§ Exercise: Return, in their exact form, the lines that lie between the start of the data below and the line containing "Neil Diamond-Song Sung Blue / Gitchy Goomy", with both ends included.

─── Data extracts ───

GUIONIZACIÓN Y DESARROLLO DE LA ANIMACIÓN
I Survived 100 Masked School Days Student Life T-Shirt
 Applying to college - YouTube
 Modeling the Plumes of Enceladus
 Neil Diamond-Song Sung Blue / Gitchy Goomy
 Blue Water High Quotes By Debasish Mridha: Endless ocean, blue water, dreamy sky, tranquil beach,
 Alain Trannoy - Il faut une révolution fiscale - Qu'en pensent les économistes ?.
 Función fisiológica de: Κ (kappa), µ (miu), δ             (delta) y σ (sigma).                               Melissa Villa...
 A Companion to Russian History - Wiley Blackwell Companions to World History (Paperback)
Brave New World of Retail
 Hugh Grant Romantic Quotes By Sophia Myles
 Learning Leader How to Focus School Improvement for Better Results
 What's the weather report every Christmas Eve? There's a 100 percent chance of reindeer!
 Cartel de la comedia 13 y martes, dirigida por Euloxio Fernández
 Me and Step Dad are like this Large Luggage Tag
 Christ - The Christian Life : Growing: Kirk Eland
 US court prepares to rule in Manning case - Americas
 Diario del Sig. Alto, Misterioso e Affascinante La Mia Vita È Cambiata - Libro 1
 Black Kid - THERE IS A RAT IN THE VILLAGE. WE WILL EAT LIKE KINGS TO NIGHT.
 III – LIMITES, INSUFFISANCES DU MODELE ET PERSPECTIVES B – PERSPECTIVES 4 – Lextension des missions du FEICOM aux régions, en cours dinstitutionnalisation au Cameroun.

───

§ Result of the exercise:
GUIONIZACIÓN Y DESARROLLO DE LA ANIMACIÓN
I Survived 100 Masked School Days Student Life T-Shirt
 Applying to college - YouTube
 Modeling the Plumes of Enceladus
 Neil Diamond-Song Sung Blue / Gitchy Goomy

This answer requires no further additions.